_Textauszug:_
════════════════
Griese Gegend
Die Griese Gegend liegt etwa zwischen der Elbe im Süden und der Berlin-Hamburger Autobahn im Norden und findet seitliche Begrenzung durch Müritz-Elde-Wasserstraße und Sude. Die Städte Hagenow, Grabow und Dömitz ducken sich vorsichtig am Rand, nur Lübtheen und Ludwigslust liegen mittendrin. Das Land in Dunkelgrün und Grau prägte seine Menschen. Es sind stille Menschen in einem stillen Land.
„In ihren eckigen Köpfen ist viel Klugheit. Langsam im Denken, Reden und Handeln, erwarten sie nichts vom Augenblick, halten aber zäh an dem fest, was sie sich einmal vorgenommen haben“, sagte einst Johannes Gillhoff. Gelassenheit zeichnet sie ebenso aus wie Bedächtigkeit, auch ein wenig Misstrauen gegenüber jedem Fremden. Ihre Freundschaft gewinnt man schwer, wenn aber, bleibt sie beständig.
════════════════
_Bereitgestelltes Material:_
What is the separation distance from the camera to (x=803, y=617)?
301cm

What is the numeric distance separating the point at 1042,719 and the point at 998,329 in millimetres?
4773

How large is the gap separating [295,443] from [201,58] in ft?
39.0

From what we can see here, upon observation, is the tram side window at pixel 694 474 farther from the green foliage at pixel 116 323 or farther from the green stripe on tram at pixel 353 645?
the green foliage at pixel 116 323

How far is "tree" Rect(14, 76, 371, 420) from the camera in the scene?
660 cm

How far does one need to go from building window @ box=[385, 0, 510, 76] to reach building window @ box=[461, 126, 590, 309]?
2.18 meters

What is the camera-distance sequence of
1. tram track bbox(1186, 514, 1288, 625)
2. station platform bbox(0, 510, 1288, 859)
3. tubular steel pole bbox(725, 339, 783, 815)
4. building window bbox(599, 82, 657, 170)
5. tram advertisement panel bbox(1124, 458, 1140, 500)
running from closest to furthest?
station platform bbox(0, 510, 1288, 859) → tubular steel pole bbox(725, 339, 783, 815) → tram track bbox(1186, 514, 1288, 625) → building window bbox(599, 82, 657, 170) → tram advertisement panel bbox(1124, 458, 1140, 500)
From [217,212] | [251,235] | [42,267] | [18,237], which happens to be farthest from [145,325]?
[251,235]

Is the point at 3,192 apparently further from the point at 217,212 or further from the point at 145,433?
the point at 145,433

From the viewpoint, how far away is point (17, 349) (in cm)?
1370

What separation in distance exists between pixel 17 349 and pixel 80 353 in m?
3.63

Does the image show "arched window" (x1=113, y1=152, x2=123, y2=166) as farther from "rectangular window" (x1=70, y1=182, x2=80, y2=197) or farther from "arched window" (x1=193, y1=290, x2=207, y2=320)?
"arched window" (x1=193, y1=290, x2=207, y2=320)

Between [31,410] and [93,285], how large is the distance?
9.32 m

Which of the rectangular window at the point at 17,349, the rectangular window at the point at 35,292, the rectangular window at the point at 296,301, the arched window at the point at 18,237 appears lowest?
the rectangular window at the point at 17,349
════════════════
_Aufgaben:_
(A) Prüfen Sie, ob die folgenden Aussagen mit dem Textauszug über die Griese Gegend übereinstimmen. Antworten Sie jeweils mit Ja oder Nein und zitieren Sie die entscheidenden Worte des Textes wörtlich.
(i) Ludwigslust liegt mitten in der Griesen Gegend.
(ii) Im Süden wird die Griese Gegend von der Berlin-Hamburger Autobahn begrenzt.
(iii) Die Freundschaft der Menschen dort gewinnt man leicht.
(B) Schreiben Sie den Textauszug über die Griese Gegend weiter.

_Lösungen der Reihe:_
(A)
(i) Ja: „nur Lübtheen und Ludwigslust liegen mittendrin“
(ii) Nein: „zwischen der Elbe im Süden und der Berlin-Hamburger Autobahn im Norden“
(iii) Nein: „Ihre Freundschaft gewinnt man schwer“

(B)
Die Griese Gegend ist eine ehemalige Heidelandschaft mit tiefsandigen Wegen, großen Kiefernforsten, schmalen Feldstreifen, großen Dörfern, aber kleinen Höfen und süd- und südwestwärts sich hinziehenden flachen Talungen mit Wiesen und Weiden. Der Boden besteht überwiegend aus Sand, wenn man von den moorigen Niederungen und einigen wenigen Inseln mit sandigem Lehm oder lehmigem Sand absieht. Die Oberflächengestalt ist das Ergebnis eiszeitlicher Einflüsse. Gewaltige Schmelzwassermengen flossen dem Urstromtal der Elbe zu und hinterließen eine Ebene, aus der nur die Plateaus von Warlow-Picher und Bockup-Conow-Malliß herausragen.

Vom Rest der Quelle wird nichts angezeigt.